====== Supplied records ======

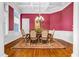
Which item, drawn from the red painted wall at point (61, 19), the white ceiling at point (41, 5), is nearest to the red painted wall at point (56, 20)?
the red painted wall at point (61, 19)

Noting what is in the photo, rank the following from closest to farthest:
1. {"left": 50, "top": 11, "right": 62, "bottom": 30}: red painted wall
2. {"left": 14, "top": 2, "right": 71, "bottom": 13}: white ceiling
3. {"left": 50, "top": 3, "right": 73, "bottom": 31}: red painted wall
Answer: {"left": 14, "top": 2, "right": 71, "bottom": 13}: white ceiling → {"left": 50, "top": 3, "right": 73, "bottom": 31}: red painted wall → {"left": 50, "top": 11, "right": 62, "bottom": 30}: red painted wall

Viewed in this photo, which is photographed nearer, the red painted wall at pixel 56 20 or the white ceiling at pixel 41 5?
the white ceiling at pixel 41 5

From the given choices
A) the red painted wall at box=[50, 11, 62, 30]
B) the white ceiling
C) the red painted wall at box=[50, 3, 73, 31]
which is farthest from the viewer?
the red painted wall at box=[50, 11, 62, 30]

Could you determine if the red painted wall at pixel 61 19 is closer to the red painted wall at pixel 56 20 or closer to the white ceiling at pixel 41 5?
the red painted wall at pixel 56 20

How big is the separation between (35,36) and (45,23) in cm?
573

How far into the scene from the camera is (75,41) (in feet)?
13.1

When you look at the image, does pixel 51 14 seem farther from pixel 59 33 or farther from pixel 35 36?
pixel 35 36

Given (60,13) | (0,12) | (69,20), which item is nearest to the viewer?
(0,12)

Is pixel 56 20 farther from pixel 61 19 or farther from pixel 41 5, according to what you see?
pixel 41 5

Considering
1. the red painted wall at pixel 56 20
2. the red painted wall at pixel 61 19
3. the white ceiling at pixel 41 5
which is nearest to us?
the white ceiling at pixel 41 5

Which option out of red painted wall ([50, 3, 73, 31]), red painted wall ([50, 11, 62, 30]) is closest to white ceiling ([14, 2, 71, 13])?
red painted wall ([50, 3, 73, 31])

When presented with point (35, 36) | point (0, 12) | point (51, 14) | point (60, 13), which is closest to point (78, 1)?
point (0, 12)

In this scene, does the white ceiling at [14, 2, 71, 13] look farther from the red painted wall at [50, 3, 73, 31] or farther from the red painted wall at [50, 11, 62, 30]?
the red painted wall at [50, 11, 62, 30]

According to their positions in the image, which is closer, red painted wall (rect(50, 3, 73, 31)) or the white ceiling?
the white ceiling
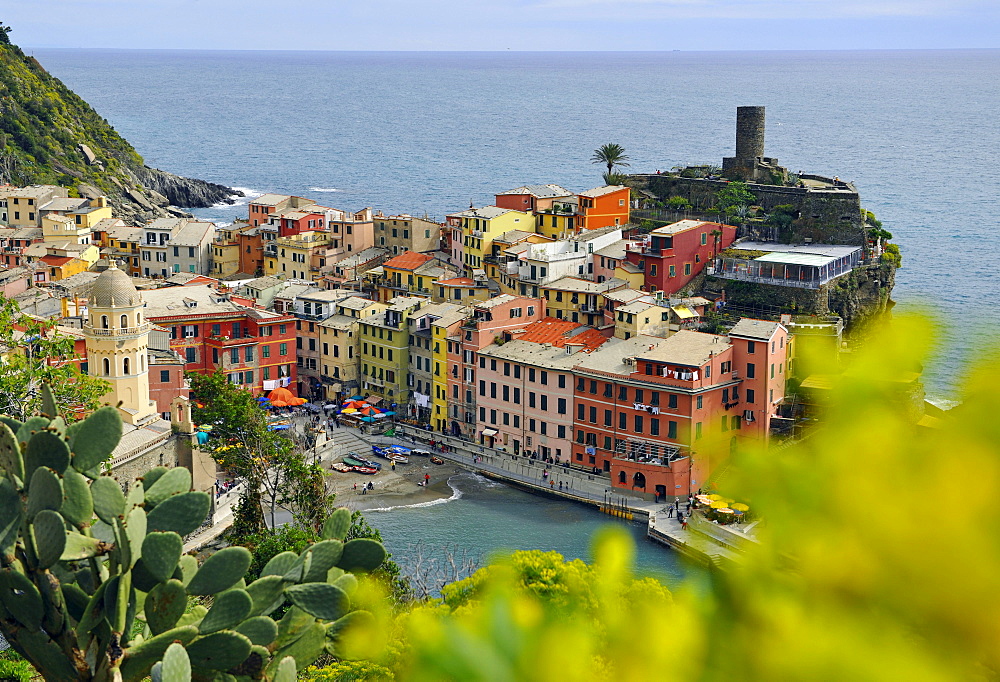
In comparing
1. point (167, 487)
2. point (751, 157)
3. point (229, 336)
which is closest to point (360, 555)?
point (167, 487)

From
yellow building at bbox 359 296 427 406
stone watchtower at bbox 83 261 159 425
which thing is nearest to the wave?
stone watchtower at bbox 83 261 159 425

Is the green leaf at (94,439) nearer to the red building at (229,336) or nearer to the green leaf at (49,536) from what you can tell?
the green leaf at (49,536)

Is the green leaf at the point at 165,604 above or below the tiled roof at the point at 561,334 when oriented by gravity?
above

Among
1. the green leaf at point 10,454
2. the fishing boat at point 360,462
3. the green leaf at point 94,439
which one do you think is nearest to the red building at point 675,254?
the fishing boat at point 360,462

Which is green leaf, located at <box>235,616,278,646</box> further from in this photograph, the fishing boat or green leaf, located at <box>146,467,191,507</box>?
the fishing boat

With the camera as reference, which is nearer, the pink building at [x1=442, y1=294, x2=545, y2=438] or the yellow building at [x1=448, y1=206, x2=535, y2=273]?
the pink building at [x1=442, y1=294, x2=545, y2=438]
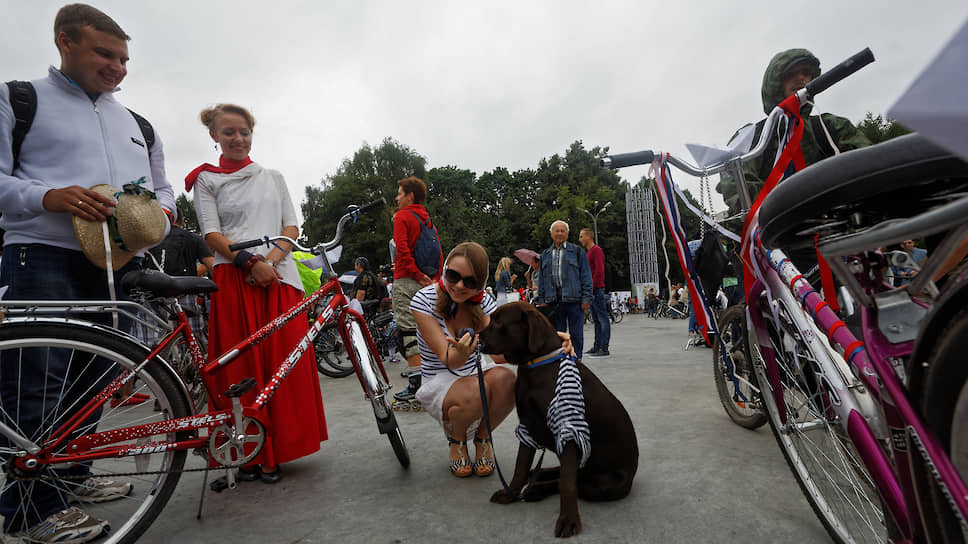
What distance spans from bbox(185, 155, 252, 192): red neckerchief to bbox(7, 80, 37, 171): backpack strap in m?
0.76

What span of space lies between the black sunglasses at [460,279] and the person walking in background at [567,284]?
3.97 m

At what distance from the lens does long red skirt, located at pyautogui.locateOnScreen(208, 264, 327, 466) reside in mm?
2641

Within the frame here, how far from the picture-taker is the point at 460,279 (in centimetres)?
236

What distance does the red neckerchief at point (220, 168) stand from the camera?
2.74m

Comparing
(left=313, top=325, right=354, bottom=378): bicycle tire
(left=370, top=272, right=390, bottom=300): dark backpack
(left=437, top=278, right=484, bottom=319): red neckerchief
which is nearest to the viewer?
(left=437, top=278, right=484, bottom=319): red neckerchief

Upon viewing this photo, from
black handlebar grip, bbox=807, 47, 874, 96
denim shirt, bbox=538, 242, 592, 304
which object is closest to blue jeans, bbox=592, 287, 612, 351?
denim shirt, bbox=538, 242, 592, 304

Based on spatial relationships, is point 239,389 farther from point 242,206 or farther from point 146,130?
point 146,130

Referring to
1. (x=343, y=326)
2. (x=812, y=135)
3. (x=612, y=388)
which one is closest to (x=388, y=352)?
(x=612, y=388)

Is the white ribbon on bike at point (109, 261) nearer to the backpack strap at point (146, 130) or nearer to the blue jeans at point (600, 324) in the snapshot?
the backpack strap at point (146, 130)

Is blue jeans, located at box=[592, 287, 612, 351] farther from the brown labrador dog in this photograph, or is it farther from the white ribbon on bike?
the white ribbon on bike

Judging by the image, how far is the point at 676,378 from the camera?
5.04 metres

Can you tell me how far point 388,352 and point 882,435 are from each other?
7.68 m

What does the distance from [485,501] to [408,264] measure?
8.29ft

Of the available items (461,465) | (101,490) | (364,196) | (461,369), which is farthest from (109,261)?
(364,196)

======

Transcribe all of the records above character for character. Exclude the pictures.

# Task output
Which item, drawn from the red painted wall at point (61, 19), the white ceiling at point (41, 5), is nearest to the red painted wall at point (56, 20)?
the red painted wall at point (61, 19)

Noting what is in the photo, rank the following from closest to farthest:
1. {"left": 50, "top": 11, "right": 62, "bottom": 30}: red painted wall
2. {"left": 14, "top": 2, "right": 71, "bottom": 13}: white ceiling
3. {"left": 50, "top": 3, "right": 73, "bottom": 31}: red painted wall
Answer: {"left": 14, "top": 2, "right": 71, "bottom": 13}: white ceiling → {"left": 50, "top": 3, "right": 73, "bottom": 31}: red painted wall → {"left": 50, "top": 11, "right": 62, "bottom": 30}: red painted wall

Viewed in this photo, which is photographed nearer, the red painted wall at pixel 56 20 or the white ceiling at pixel 41 5?
the white ceiling at pixel 41 5

From the given choices
A) the red painted wall at box=[50, 11, 62, 30]
B) the white ceiling
C) the red painted wall at box=[50, 3, 73, 31]
which is farthest from the viewer?
the red painted wall at box=[50, 11, 62, 30]

Could you determine if the red painted wall at pixel 61 19 is closer to the red painted wall at pixel 56 20 or closer to the white ceiling at pixel 41 5?
the red painted wall at pixel 56 20

How big is the separation between (35,36) and (45,23) in cm?
573

How far into the scene from the camera is (75,41) (in feet)?
13.1

When you look at the image, does pixel 51 14 seem farther from pixel 59 33 or farther from pixel 35 36?
pixel 35 36

Given (60,13) | (0,12) | (69,20), which item is nearest to the viewer?
(0,12)

Is pixel 56 20 farther from pixel 61 19 or farther from pixel 41 5, according to what you see?
pixel 41 5

Considering
1. the red painted wall at pixel 56 20
2. the red painted wall at pixel 61 19
3. the white ceiling at pixel 41 5
which is nearest to us?
the white ceiling at pixel 41 5

Which option out of red painted wall ([50, 3, 73, 31]), red painted wall ([50, 11, 62, 30]) is closest to white ceiling ([14, 2, 71, 13])?
red painted wall ([50, 3, 73, 31])

When presented with point (35, 36) | point (0, 12) | point (51, 14) | point (60, 13), which is closest to point (78, 1)?
point (0, 12)

In this scene, does the white ceiling at [14, 2, 71, 13] look farther from the red painted wall at [50, 3, 73, 31] or farther from the red painted wall at [50, 11, 62, 30]?
the red painted wall at [50, 11, 62, 30]

According to their positions in the image, which is closer, red painted wall (rect(50, 3, 73, 31)) or the white ceiling?
the white ceiling
In comparing
1. point (167, 487)
2. point (751, 157)
3. point (229, 336)
which is closest to point (360, 555)?
point (167, 487)

From
yellow building at bbox 359 296 427 406
stone watchtower at bbox 83 261 159 425
which thing is nearest to the wave?
stone watchtower at bbox 83 261 159 425

Is the green leaf at (94,439) nearer to the red building at (229,336) or nearer to the green leaf at (49,536) from what you can tell?
the green leaf at (49,536)

Is the green leaf at the point at 165,604 above or below the tiled roof at the point at 561,334 when oriented by gravity?
above

Among
1. the green leaf at point 10,454
2. the fishing boat at point 360,462
3. the green leaf at point 94,439
which one do you think is nearest to the red building at point 675,254?
the fishing boat at point 360,462

Which is green leaf, located at <box>235,616,278,646</box> further from in this photograph, the fishing boat or green leaf, located at <box>146,467,191,507</box>?
the fishing boat

With the camera as reference, which is nearer, the pink building at [x1=442, y1=294, x2=545, y2=438] or the yellow building at [x1=448, y1=206, x2=535, y2=273]?
the pink building at [x1=442, y1=294, x2=545, y2=438]
What distance spans from bbox(185, 155, 252, 192): red neckerchief to bbox(7, 80, 37, 171): backpack strap in m?
0.76

What span of space lies between the black sunglasses at [460,279] and the person walking in background at [567,284]?
3.97 m

At what distance from the lens does long red skirt, located at pyautogui.locateOnScreen(208, 264, 327, 466) reside in mm?
2641

Within the frame here, how far from the picture-taker is the point at 460,279 (in centimetres)?
236

What distance does the red neckerchief at point (220, 168) stand from the camera?
2.74m

Comparing
(left=313, top=325, right=354, bottom=378): bicycle tire
(left=370, top=272, right=390, bottom=300): dark backpack
(left=437, top=278, right=484, bottom=319): red neckerchief
which is nearest to the viewer?
(left=437, top=278, right=484, bottom=319): red neckerchief

Upon viewing this photo, from
black handlebar grip, bbox=807, 47, 874, 96
denim shirt, bbox=538, 242, 592, 304
which object is closest to blue jeans, bbox=592, 287, 612, 351?
denim shirt, bbox=538, 242, 592, 304

Based on spatial relationships, is point 239,389 farther from point 242,206 or farther from point 146,130?
point 146,130

Referring to
1. (x=343, y=326)
2. (x=812, y=135)
3. (x=612, y=388)
which one is closest to (x=388, y=352)?
(x=612, y=388)

Is the white ribbon on bike at point (109, 261) nearer to the backpack strap at point (146, 130) or nearer to the blue jeans at point (600, 324) in the snapshot?
the backpack strap at point (146, 130)

Is blue jeans, located at box=[592, 287, 612, 351] farther from the brown labrador dog in this photograph, or is it farther from the white ribbon on bike?
the white ribbon on bike

Judging by the image, how far is the point at 676,378 from the camera?
5.04 metres

Can you tell me how far point 388,352 and point 882,435 are from each other?
7.68 m

What does the distance from [485,501] to [408,264] measure?
8.29ft

Of the available items (461,465) | (101,490) | (364,196) | (461,369), which is farthest from (109,261)?
(364,196)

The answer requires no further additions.